Fischer Y, Yakinthou A, Mann W J
Gesundheitsökonomin (ebs), Klinik und Poliklinik für Hals-Nasen-Ohren-Heilkunde, Universitätsklinik Ulm.
HNO. 2003 Jun;51(6):462-6. doi: 10.1007/s00106-002-0712-y. Epub 2003 Apr 15.
It is estimated that in patients with sleep-related breathing disorders the probability of a cerebral vascular infarction (CVI) is 3.1 times that in patients without sleep apnea and that 25-50% of all patients who have a stroke suffer from sleep apnea (OSA) and have a respiratory disturbance index (RDI) higher than 10. CVI may be caused by variations in intracranial pressure or in intracranial hemodynamics owing to decreasing pO(2) and increasing pCO(2) during cessation of airflow. It is suspected that the most common causes of sudden deafness are vasospasm, thrombosis, embolism, hypercoagulation and sludging. The present study analyzed the prevalence of sleep apnea in patients with sudden hearing loss.

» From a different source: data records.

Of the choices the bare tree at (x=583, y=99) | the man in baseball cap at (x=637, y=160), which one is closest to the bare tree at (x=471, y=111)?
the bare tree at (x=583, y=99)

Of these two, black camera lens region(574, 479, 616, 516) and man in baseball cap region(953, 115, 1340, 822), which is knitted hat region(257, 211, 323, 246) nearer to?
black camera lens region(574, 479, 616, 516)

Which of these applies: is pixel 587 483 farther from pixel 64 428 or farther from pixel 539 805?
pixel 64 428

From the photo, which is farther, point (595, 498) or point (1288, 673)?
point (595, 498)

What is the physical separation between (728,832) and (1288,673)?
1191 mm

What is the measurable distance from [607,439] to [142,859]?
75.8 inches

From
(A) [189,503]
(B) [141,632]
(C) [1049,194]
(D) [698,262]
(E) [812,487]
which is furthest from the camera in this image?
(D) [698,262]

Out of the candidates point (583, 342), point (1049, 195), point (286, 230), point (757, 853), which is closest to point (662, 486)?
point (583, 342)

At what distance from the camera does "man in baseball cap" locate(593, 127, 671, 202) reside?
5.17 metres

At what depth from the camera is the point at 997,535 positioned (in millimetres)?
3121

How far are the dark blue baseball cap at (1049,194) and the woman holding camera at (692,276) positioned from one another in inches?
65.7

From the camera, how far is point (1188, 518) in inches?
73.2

A 7-channel polygraph was used to test 33 subjects with normal hearing and 27 patients suffering from sudden hearing loss. Statistical analyses were performed with a Chi-square test and the Mann-Whitney test.
We found that 29.6% of the patient group and 21.2% of those in the study control group were suffering from OSA and had RDI >10; this difference was not significant ( p=0.554). Sudden hearing loss may also be an indicator of arteriosclerosis secondary to such risk factors as hypertension ( p=0.005), diabetes ( p=0.003), and hyperlipidemia ( p=0.004), which were highly significant for the patient group.
Patients who develop sudden hearing loss tend to have OSA more frequently than those in the control group owing to the similar risk factors for cerebral infarction and sudden hearing loss.